MEMORANDUM 今日の視点(伊皿子坂社会経済研究所)

 伊皿子坂社会経済研究所のスクラップファイルサイトにようこそ。

♯405 軽減税率は確かに「面倒くさい」

2015年09月08日 | ニュース


 財務省が打ち出した消費税の10%への引き上げに当たっての負担緩和策に対し、(予想されたことではありますが)9月7日の読売新聞の紙面では、まさに社を挙げて実現阻止に向けたキャンペーンが展開されています。

 そもそも、政治に大きな影響力を持つとされる渡辺恒雄・読売新聞グループ本社会長が、2013年の暑中見舞いにおいて有力政治家たちに新聞への軽減税率の適用を迫ったというニュースは、当時から一部のメディアでは有名な話でした。

 そして、これと歩調を合わせるかのように、同年9月に日本新聞協会(読売新聞グループ本社代表取締役社長白石興二郎会長)の諮問を受けて発足した「新聞の公共性に関する研究会」が、消費税率引き上げに際しては新聞に軽減税率が適用するべきだとする意見書を発表。(社)日本新聞販売協会もこれに追随し、政府に対し「新聞の軽減税率はこの国の明日へのともしび」と題するアピールを行ってきたところです。

 一方、今回、麻生財務大臣は一連のコメントの中で、軽減税率に関する政府の制度案では「酒を除く全ての飲食料品」を対象品目にすることを明言(日本経済新聞9/5)したとされています。つまり、今回の財務省案が具体化すれば、新聞協会などの2年越しの目論見が外れ、これまでの努力が無になることは必至の状況です。

 財務省が示す原案では、再来年4月に予定されている消費税の10%引き上げに際しては、全品目に10%の税率を課したうえで、飲食料品などの購入で消費者が払った税率2%に相当する額を後から給付することとしています。また、これら飲食料品の購入額の把握に当たっては、将来的にマイナンバーの活用を検討するとの方針も示されているようです。

> [問題文 1]: 軽減税率についての抜粋のうち、「財務省が打ち出した消費税の1」から「になることは必至の状況です。」までを一字一句たがえずに書き写しなさい。
> [問題文 2]: 軽減税率についての抜粋を、最後の文に続けて書き進めなさい。
データは、軽減税率についての抜粋とは別の出典から取ったものです。

コレクションから抜き出した項目:

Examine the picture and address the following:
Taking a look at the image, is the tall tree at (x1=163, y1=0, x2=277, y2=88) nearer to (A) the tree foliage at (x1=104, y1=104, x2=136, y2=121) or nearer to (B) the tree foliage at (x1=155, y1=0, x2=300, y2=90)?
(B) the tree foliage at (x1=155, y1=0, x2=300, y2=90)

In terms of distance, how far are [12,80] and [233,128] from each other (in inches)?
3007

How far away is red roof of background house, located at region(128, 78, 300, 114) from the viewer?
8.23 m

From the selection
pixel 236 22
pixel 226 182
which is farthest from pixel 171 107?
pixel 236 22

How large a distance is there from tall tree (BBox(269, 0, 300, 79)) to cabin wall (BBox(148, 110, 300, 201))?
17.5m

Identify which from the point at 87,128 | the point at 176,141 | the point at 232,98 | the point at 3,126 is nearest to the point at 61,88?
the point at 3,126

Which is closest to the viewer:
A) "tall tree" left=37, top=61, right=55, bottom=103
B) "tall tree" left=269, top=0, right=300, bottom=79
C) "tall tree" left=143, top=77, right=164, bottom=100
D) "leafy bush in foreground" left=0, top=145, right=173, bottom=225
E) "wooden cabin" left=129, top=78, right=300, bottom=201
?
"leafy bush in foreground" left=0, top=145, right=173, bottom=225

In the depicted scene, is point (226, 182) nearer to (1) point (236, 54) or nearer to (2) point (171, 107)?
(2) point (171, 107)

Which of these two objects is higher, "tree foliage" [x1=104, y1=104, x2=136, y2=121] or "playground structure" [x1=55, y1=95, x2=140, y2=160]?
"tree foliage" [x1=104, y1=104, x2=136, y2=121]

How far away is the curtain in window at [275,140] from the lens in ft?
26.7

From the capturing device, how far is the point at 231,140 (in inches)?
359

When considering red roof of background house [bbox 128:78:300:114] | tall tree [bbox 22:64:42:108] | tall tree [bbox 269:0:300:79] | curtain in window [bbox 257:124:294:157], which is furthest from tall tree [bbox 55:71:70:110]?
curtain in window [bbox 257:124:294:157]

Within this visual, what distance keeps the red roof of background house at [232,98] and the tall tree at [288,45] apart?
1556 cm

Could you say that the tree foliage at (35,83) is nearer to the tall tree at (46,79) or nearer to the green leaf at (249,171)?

> [最終解答 1]:
財務省が打ち出した消費税の10%への引き上げに当たっての負担緩和策に対し、(予想されたことではありますが)9月7日の読売新聞の紙面では、まさに社を挙げて実現阻止に向けたキャンペーンが展開されています。

 そもそも、政治に大きな影響力を持つとされる渡辺恒雄・読売新聞グループ本社会長が、2013年の暑中見舞いにおいて有力政治家たちに新聞への軽減税率の適用を迫ったというニュースは、当時から一部のメディアでは有名な話でした。

 そして、これと歩調を合わせるかのように、同年9月に日本新聞協会(読売新聞グループ本社代表取締役社長白石興二郎会長)の諮問を受けて発足した「新聞の公共性に関する研究会」が、消費税率引き上げに際しては新聞に軽減税率が適用するべきだとする意見書を発表。(社)日本新聞販売協会もこれに追随し、政府に対し「新聞の軽減税率はこの国の明日へのともしび」と題するアピールを行ってきたところです。

 一方、今回、麻生財務大臣は一連のコメントの中で、軽減税率に関する政府の制度案では「酒を除く全ての飲食料品」を対象品目にすることを明言(日本経済新聞9/5)したとされています。つまり、今回の財務省案が具体化すれば、新聞協会などの2年越しの目論見が外れ、これまでの努力が無になることは必至の状況です。

> [最終解答 2]:
 ここしばらくの間静かであった軽減税率を巡る議論が急展開を見せる中、「複数税率(軽減税率)を導入することは面倒くさい。それを面倒くさくしないようにすることが手口だ。」とする麻生財務大臣の説明を、9月7日の読売新聞の社説は、「あまりに無責任」な発言と断じています。自民・公明両党は、2013年12月に生活必需品などへの軽減税率の導入で合意し、2014年の衆院選の公約にも掲げている。与党が政治的に積み上げてきたこうした議論を「面倒くさい」といった理由で投げ出すことなど到底許されるものではないというのが、その論旨ということになります。

 一方、軽減税率の導入を目指す与党・公明党からも、「(財務省案は)党の考え方とはかけ離れたもので、軽減税率とは言えない」という指摘や、「買い物をするときの税率が10%であれば、『痛税感』は緩和されず、国民はメリットを感じない」などの反発の声が上がっている(←NHK報道)ということであり、この財務省案に関しては今後の政局において厳しい議論にさらされることになりそうです。
 
 さらに言えば、支払った消費税額をマイナンバーにより把握するとういう財務省案にも、解決すべき課題はまだまだ多いと言わざるを得ないでしょう。全国の商品小売店の全てにカード情報読み取りのための機器を設置したり、新たな手続きを導入することが事業者への負担に繋がることは明らかなうえ、予期せぬトラブルや煩雑さのコストをどのように考えるのかという問題も整理されなければなりません。

 加えて、マイナンバーの利用により政府が国民一人一人の買い物の履歴を管理することが、プライバシーの点から国民の間に大きな議論を呼ぶことは論を待ちません。

 読売新聞を中心とした新聞各社も、この機を逃さず、軽減税率の導入と適用範囲の拡大に向けて連携して世論を動かし、財務省に対する圧力を一層強めてくることが予想されます。

 軽減税率の導入については、制度の一定の複雑化が排除できないだけに、メリットとコストの十分な比較が欠かせません。そして麻生大臣の言うように、世論が後押しするこの「面倒くさい」制度の導入を、いずれにしても何らかの「手口」で整理(料理)していくことが政府には求められています。

 大手メディアを敵に回し、国民の「納得感」をどれだけ得ることができるのか。この先の議論の中で日本の政治と行政の手腕が試されることになると、私も改めて感じたところです。



♯404 消費税の逆進性を考える

2015年09月07日 | ニュース


 9月6日の読売新聞は、財務省が再来年(2017年)の4月に予定されている消費税の10%への引き上げ当たり、生活必需品などの税率を抑える軽減税率制度の導入を見送る方針を示したことを一面トップで取り上げています。

 日本時間の5日未明、麻生副総理兼財務大臣は外遊先のトルコで会見し、「複数税率(軽減税率)を入れることは面倒くさい」(←これは如何にも麻生大臣らし言いっぷりですが)と話し、必需品などに対する増税分に見合う金額を後から給付する形の政府案をまとめる意向を示したということです。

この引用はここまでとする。